A report in the December, 2007 issue of Urology by Dr. Okotie and the group of Dr. William Catalona suggests the digital rectal examination (DRE) remains an important element of prostate cancer (CaP) screening. The group performed the study, as others have suggested that DRE is no longer necessary to CaP screening. For example, the European Randomized Study of Screening for Prostate Cancer states that a prostate biopsy should be offered for a PSA level of >3.0ng/ml but omits DRE.

From Dr. Catalona's database of 36,000 men participating in CaP screening between 1989 and 2001, 3,568 (10%) were diagnosed with CaP. Prior to 1995 a PSA level >4.0ng/ml and after 1995 a PSA level >2.5g/ml was the indication for prostate biopsy. The other indication has always been a DRE suspicious for CaP. Among men who had a prostate biopsy due to a suspicious DRE, 18% were diagnosed with CaP. Of the 3,568 men diagnosed with CaP, 2,233 underwent radical prostatectomy. Of the men treated with surgery, 303 (14%) were diagnosed with CaP by DRE alone, 1,426 (64%) on the basis of PSA, and 504 (22%) due to abnormalities in both the PSA and DRE.
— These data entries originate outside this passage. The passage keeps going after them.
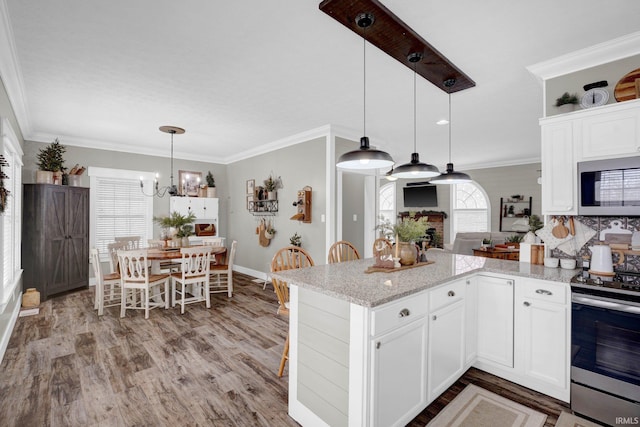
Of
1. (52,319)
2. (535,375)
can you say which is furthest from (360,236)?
(52,319)

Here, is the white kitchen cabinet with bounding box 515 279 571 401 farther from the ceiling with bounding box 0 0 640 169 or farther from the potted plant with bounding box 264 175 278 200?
the potted plant with bounding box 264 175 278 200

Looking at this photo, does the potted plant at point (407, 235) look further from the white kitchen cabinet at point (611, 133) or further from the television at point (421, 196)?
the television at point (421, 196)

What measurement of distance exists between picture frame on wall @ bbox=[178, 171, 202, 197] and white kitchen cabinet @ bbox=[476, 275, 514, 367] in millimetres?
6262

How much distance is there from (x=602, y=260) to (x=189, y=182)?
7.06m

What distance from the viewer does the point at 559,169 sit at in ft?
8.65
Among men diagnosed with CaP due to an abnormal DRE alone who underwent surgery, 60 (20%) were non-organ confined, 56 (20%) had Gleason score 7 or higher, 49 (16%) had positive surgical margins, 8 (3%) had seminal vesicle invasion and 4 (1.3%) had lymph node metastasis. Comparing these pathologic features to CaP detected due to abnormalities in both PSA and DRE findings revealed that adverse pathology was significantly more likely if both the PSA and DRE were abnormal, compared to either test alone. The 10 year progression-free survival rate was 83%, 82%, and 63% for CaP detected by DRE only, PSA only, and both PSA and DRE, respectively. Overall survival and cancer-specific survival were also significantly higher for CaP detected by an abnormality on only DRE or PSA compared to both tests. This data supports a role for both DRE and PSA in CaP screening.